As well as our cookie cutter creations, we also bake Vanillekipferl every year - melt in the mouth, vanilla flavoured crescents which regularly feature in the Top Ten of Germany’s favourite Weihnachtsplätzchen. This involves taking bits of dough, rolling them into small sausage shapes, and bending them into crescents. It’s a little more repetitive than cutting out different shapes, but the boys still like to help with it - probably because they can sneak bits of cookie dough to munch on! We use a recipe that my mum handed down to me. She in turn got it from my grandmother, from whom we would always receive a tin of Vanillekipferl every year without fail, until she became too frail to bake.
I’d like to leave you with our family recipe for Vanillekipferl. Although my boys love baking the cookie cutter Weihnachtsplätzchen the most, it’s the Vanillekipferl everyone in our house loves eating the most - last year we baked them three Sundays in a row! Oh, and you only every bake these in December, never ever during the rest of the year. It’s an unwritten rule.
Recipe for Vanillekipferl
(makes two trays of cookies)
200g plain flour*
80g icing sugar, plus extra icing sugar for dusting
1 teaspoon vanilla essence
2 egg yolks
80g ground almonds
150g soft butter
*You can bake these with a plain gluten-free flour mix, though they will be a little more fragile and lose their shape a little. I would recommend adding a pinch or two of xanthan gum if your gluten-free flour does not already contain some.

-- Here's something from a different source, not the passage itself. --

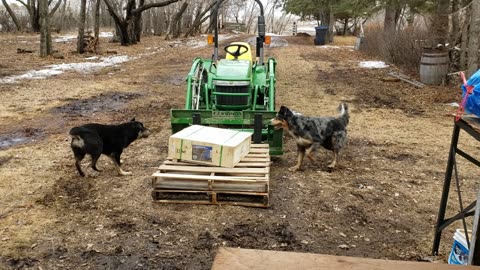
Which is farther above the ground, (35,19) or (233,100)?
(35,19)

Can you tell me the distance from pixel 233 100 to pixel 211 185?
6.65ft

In a mixing bowl, quickly mix all the ingredients into a smooth dough with your hands.
Wrap the dough in cling film - on an eco-friendly alternative - and leave it to rest in the fridge for 1 hour. Don’t leave it too long or it will go rock solid!
Pre-heat the oven to 180°C (or 160°C for a fan oven).

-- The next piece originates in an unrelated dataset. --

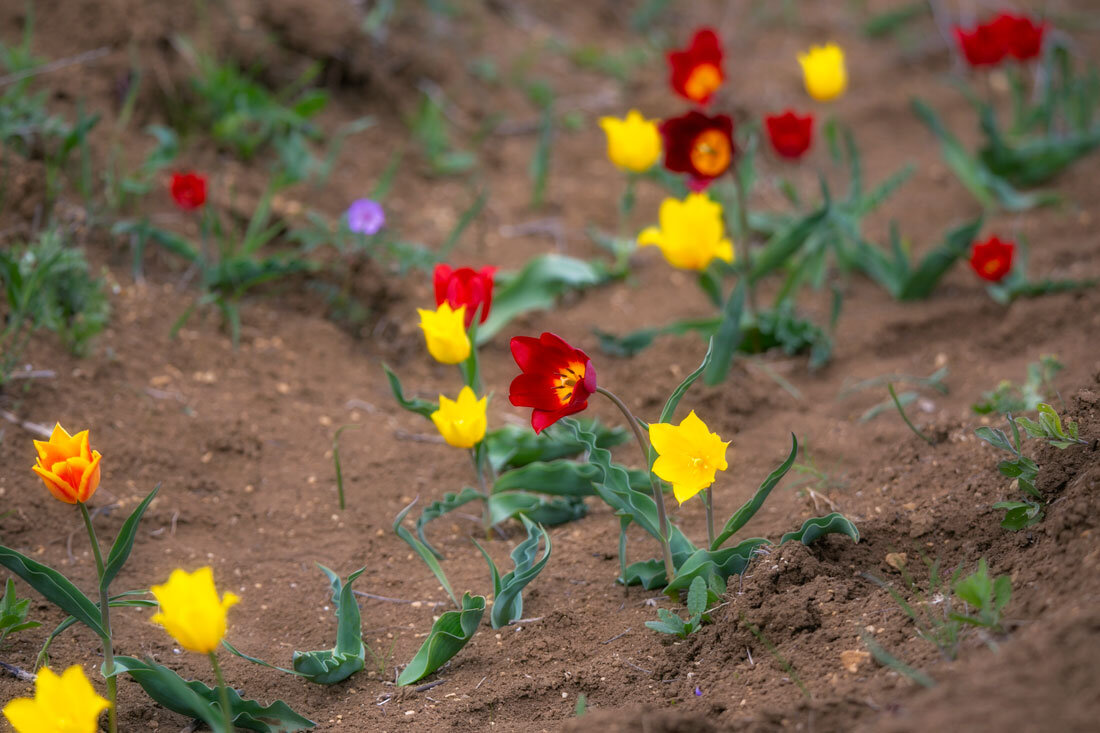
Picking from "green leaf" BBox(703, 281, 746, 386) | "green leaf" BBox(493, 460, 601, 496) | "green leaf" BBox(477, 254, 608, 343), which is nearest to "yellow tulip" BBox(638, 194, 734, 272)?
"green leaf" BBox(703, 281, 746, 386)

Tear off little pieces of the dough, roll them into little ‘sausages’ about 6cm long and 1.5cm thick, and bend them into crescents.
Place the crescents on two baking trays lined with greaseproof paper and bake each tray for 12-15 minutes until golden.
Leave the cookies to cool for at least 5 minutes. Once the cookies have started to cool down but are still a bit warm, dust them with extra icing sugar (if they are too hot the sugar will just melt, if they have cooled down too much the sugar won’t stick).
Leave the cookies to cool completely before attempting to move them, especially if you have used gluten free flour, as they are very fragile whilst still warm.